* [SELECTION]:
::::

I was busy putting up my tent when I realized that there was a lot of noise coming from Howard, the single man’s, tent. I walked over to see what was causing this not-very-nature-like noise, and there he was, his oh-so-fabulous tent pitched perfectly against the autumn backdrop, and he was vacuuming. And the vacuum was plugged in to the wall of his tent. “What are you doing?” I asked, loudly, over the noise of his camouflaged camping Dyson . He shut it off and said, as if everyone in the world vacuumed their tent, “I am vacuuming!” And with that the other two gay men screamed from inside their tent, where they were hanging faux-Persian rugs on the walls, "Whaaaaaaat? You have a vacuum?!?! Oooooo! Let us borrow it! There’s all this nasty dirt in here!”
And thus began a weekend (the first of many) of tent vacuuming. But wait, there’s more. Remember couple number one, who went to Wal-Mart to get a tent? Yes, well they arrived back in camp and began the very complicated set up of their tent-come-chalet. Vacuum man helped them since he was all done with his electric tent set up. I heard lots of “Oooo-ing” and “Ahh-ing,” and exclamations of “What a pretty color!" but when I heard Howard, the man with the coveted vacuum, say, with just a tinge of jealousy in his voice, “Are those closets?” I couldn’t stand it anymore. I had to go over.

::::

(Spatial reasoning records)
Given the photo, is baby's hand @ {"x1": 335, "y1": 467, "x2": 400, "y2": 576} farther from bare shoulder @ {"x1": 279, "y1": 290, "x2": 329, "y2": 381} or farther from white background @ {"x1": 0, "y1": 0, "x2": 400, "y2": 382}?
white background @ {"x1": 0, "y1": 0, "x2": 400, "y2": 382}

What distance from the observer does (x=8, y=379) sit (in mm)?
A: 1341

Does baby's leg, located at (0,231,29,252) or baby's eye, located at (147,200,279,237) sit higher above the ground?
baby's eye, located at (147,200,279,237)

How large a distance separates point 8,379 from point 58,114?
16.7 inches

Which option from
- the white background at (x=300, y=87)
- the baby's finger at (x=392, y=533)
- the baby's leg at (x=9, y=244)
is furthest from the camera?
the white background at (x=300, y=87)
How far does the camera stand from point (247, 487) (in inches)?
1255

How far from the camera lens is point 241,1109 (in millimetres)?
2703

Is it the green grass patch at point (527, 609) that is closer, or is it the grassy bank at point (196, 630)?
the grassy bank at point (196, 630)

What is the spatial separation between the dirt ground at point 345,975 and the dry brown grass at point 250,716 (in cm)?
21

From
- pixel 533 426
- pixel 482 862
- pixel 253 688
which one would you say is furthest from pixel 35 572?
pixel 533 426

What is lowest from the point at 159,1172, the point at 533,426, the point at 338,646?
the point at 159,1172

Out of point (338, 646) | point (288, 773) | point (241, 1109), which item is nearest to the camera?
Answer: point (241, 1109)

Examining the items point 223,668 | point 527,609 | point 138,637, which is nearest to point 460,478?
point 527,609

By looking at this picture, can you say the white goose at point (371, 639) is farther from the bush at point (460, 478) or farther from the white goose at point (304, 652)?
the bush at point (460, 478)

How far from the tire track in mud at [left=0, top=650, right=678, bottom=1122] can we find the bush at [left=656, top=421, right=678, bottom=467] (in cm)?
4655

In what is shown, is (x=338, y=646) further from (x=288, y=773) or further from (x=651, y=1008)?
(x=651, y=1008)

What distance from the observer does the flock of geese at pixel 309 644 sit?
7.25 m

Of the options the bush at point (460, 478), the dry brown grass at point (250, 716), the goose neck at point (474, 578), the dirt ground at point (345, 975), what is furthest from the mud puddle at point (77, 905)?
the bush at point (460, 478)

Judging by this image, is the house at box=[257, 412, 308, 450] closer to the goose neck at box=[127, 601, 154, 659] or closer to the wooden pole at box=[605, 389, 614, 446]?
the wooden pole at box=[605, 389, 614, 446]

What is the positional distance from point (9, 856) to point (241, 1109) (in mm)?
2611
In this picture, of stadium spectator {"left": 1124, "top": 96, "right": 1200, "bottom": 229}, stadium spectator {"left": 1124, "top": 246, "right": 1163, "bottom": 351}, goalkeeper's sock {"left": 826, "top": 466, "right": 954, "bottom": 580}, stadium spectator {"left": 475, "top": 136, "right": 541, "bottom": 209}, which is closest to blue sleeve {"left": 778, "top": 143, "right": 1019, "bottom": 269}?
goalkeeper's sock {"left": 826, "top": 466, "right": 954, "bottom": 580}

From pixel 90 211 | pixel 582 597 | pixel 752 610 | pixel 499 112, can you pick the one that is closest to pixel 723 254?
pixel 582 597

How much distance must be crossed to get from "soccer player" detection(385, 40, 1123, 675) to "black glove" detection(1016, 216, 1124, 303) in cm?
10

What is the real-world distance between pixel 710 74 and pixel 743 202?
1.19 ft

::::

* [EXERCISE DIRECTIONS]: Retype the passage of the camping story starting at "And thus began" and ending at "to go over.".

* [RESPONSE TO THE TASK]:
And thus began a weekend (the first of many) of tent vacuuming. But wait, there’s more. Remember couple number one, who went to Wal-Mart to get a tent? Yes, well they arrived back in camp and began the very complicated set up of their tent-come-chalet. Vacuum man helped them since he was all done with his electric tent set up. I heard lots of “Oooo-ing” and “Ahh-ing,” and exclamations of “What a pretty color!" but when I heard Howard, the man with the coveted vacuum, say, with just a tinge of jealousy in his voice, “Are those closets?” I couldn’t stand it anymore. I had to go over.